Put the records below into a two-column CSV with the headers "prompt" and "response", covering only the stretch from the line containing "How far does the rocky" through the end of the records. Give each record its own row, with each field in quotation marks and any line breaks replaced by spaces.

-------- The input --------

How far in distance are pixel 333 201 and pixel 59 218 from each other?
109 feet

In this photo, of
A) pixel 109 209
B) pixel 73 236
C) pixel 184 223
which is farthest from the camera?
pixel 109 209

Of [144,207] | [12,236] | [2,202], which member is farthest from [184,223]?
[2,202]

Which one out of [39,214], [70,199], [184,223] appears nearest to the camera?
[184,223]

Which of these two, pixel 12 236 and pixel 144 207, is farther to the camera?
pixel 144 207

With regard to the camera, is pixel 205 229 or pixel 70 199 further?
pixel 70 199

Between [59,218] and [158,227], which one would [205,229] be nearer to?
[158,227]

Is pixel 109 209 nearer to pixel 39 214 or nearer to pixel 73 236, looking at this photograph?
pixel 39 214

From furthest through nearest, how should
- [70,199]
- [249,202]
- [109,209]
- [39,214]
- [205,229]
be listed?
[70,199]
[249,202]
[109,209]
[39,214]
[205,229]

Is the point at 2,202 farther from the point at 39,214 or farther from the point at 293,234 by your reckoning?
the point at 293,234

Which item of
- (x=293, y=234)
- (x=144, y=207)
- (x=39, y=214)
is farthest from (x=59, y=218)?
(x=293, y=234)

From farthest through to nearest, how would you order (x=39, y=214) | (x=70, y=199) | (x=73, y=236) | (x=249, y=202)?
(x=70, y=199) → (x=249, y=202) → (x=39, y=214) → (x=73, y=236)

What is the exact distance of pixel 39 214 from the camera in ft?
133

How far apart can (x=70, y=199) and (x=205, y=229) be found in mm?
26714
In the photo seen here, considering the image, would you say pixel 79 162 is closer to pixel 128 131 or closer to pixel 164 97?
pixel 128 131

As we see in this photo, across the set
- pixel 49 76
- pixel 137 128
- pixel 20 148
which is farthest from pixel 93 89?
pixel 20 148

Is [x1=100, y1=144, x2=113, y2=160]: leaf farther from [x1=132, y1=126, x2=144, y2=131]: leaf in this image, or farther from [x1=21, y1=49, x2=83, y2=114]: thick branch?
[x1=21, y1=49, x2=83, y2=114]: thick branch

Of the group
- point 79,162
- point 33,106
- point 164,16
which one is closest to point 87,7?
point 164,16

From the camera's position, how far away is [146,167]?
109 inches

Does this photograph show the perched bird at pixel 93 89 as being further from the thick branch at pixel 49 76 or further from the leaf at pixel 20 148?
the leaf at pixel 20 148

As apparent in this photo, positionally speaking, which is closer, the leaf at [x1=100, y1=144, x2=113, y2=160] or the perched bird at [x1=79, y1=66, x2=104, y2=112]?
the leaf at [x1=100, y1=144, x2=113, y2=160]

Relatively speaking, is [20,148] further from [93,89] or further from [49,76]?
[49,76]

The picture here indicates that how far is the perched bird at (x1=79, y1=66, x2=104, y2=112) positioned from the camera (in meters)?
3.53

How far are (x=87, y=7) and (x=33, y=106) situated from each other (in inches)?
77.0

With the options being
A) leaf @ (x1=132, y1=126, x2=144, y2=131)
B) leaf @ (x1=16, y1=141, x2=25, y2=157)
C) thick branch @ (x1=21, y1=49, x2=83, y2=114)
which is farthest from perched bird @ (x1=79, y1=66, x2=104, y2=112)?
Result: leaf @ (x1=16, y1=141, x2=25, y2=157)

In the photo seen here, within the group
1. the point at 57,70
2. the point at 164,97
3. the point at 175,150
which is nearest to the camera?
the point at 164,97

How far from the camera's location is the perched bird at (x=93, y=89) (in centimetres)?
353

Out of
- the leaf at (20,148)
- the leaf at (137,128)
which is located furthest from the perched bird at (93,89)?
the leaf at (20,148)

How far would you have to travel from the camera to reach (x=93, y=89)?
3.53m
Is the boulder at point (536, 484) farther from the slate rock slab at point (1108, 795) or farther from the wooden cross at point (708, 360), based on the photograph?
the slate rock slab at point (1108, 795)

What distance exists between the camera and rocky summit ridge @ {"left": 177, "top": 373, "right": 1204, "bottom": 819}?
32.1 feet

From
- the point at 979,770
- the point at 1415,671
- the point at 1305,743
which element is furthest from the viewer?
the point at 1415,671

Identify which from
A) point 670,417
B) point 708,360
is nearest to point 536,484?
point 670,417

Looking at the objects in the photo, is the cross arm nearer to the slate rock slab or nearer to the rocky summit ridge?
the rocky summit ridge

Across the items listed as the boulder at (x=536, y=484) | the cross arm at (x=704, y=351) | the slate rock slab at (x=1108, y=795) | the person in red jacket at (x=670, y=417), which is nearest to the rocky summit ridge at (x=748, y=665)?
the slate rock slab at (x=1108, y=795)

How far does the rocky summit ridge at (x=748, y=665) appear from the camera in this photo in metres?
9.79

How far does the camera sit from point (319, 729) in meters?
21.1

--------

▶ _Problem solution_
prompt,response
"How far does the rocky summit ridge at (x=748, y=665) appear from the camera in this photo in metres?","9.79"
"How far does the camera sit from point (319, 729) in meters?","21.1"